• Daftar Tugas:
1 > Terjemahkan kalimat "Bahasa Indonesia, menurut Syaykh, adalah perekat utama bangsa." dari teks tentang pidato Syaykh ke dalam bahasa Inggris.
2 > Ringkaslah paragraf dalam teks tentang pidato Syaykh yang diawali "Syaykh juga menyoroti dinamika sejarah kolonial" menjadi daftar poin tanpa menghilangkan fakta utamanya.

• Teks Bacaan:
Dalam pidatonya yang berjudul “Membangun Indonesia dengan Kekuatan SDM dan SDA secara Terpadu Menuju Indonesia Emas 2045”, Syaykh memaparkan bahwa Indonesia berdiri bukan sebagai turunan kerajaan masa lalu seperti Majapahit atau Pajajaran. Indonesia adalah entitas baru yang qiyāmuhu binafsihī—berdiri oleh dirinya sendiri. Fondasi kelahiran Indonesia adalah Sumpah Pemuda, yang oleh Syaykh disebut sebagai proklamasi pertama bangsa Indonesia, jauh sebelum proklamasi politik 1945.

Bahasa Indonesia, menurut Syaykh, adalah perekat utama bangsa. Oleh sebab itu, semangat persatuan seharusnya tidak hanya diekspresikan dalam istilah Negara Kesatuan Indonesia, tetapi lebih dalam sebagai Persatuan Indonesia. Nasionalisme Indonesia, lanjut beliau, harus dibangun melalui kesadaran kebangsaan yang hidup, salah satunya dengan membumikan Indonesia Raya tiga stanza sebagai anthem pendidikan nasional.

Syaykh juga menyoroti dinamika sejarah kolonial. Politik etis Belanda, meskipun sarat kepentingan, melahirkan tiga program strategis: pembangunan infrastruktur pangan, pendidikan terapan, dan transmigrasi. Pendidikan terapan inilah yang kemudian melahirkan sumber daya manusia terdidik, yang pada akhirnya melahirkan kesadaran kebangsaan dan Sumpah Pemuda. Dari sini Syaykh menegaskan bahwa kemajuan bangsa tidak lahir dari romantisme sejarah, melainkan dari investasi pada manusia.

Indonesia, menurut Syaykh, memiliki dua kekuatan utama: sumber daya alam yang melimpah dan sumber daya manusia yang besar. Pada tahun 2045, penduduk Indonesia diproyeksikan mencapai 350 juta jiwa. Jumlah ini dapat menjadi beban besar atau aset luar biasa, tergantung bagaimana diarahkan. Di sinilah pendidikan memegang peran kunci.

• Butir yang Disediakan:
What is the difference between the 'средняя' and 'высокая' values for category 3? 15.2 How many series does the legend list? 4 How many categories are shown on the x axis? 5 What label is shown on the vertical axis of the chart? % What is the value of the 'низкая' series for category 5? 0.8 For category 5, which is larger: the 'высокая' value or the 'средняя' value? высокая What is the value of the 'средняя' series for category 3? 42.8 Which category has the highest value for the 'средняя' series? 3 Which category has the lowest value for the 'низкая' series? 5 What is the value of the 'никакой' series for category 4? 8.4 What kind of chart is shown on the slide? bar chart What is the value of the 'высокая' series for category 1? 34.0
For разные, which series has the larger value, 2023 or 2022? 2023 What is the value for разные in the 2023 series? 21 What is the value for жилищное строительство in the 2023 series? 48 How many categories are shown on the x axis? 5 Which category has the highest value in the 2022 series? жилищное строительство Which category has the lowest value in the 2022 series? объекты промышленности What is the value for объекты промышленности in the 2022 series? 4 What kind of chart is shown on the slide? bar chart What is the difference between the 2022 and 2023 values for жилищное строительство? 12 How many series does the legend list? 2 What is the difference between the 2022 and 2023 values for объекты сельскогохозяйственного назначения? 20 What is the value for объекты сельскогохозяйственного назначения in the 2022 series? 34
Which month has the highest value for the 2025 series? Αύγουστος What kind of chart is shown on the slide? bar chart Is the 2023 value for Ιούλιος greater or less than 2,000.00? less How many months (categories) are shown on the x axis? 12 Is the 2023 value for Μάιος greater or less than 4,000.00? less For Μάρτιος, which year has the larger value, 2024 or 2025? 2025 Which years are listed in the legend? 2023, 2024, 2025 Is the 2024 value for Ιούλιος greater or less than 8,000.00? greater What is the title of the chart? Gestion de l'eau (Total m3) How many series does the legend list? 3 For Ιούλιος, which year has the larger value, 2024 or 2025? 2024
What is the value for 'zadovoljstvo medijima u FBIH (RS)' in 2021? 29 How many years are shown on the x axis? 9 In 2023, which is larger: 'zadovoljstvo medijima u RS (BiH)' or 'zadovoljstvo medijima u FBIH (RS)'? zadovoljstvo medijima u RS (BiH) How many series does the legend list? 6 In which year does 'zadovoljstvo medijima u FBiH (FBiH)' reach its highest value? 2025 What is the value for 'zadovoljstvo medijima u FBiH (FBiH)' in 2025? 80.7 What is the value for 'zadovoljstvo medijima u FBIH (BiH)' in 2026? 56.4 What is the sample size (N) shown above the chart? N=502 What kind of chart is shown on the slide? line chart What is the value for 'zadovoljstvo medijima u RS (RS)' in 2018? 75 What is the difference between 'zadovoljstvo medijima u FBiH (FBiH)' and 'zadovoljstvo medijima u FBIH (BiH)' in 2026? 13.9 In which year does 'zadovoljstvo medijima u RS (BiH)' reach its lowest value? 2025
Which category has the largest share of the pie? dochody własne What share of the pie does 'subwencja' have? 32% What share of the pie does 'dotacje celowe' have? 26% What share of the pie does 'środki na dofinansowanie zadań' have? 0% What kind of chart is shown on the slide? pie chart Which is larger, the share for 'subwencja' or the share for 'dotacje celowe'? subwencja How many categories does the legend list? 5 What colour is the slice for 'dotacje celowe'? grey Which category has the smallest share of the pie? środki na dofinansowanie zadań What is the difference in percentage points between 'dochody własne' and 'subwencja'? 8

• Jawaban Setiap Butir:
1 > According to Syaykh, the Indonesian language is the main bond that holds the nation together.

2 >
- Syaykh menyoroti dinamika sejarah kolonial.
- Politik etis Belanda, meski sarat kepentingan, melahirkan tiga program strategis: pembangunan infrastruktur pangan, pendidikan terapan, dan transmigrasi.
- Pendidikan terapan menghasilkan sumber daya manusia terdidik, yang kemudian melahirkan kesadaran kebangsaan dan Sumpah Pemuda.
- Kemajuan bangsa lahir dari investasi pada manusia, bukan dari romantisme sejarah.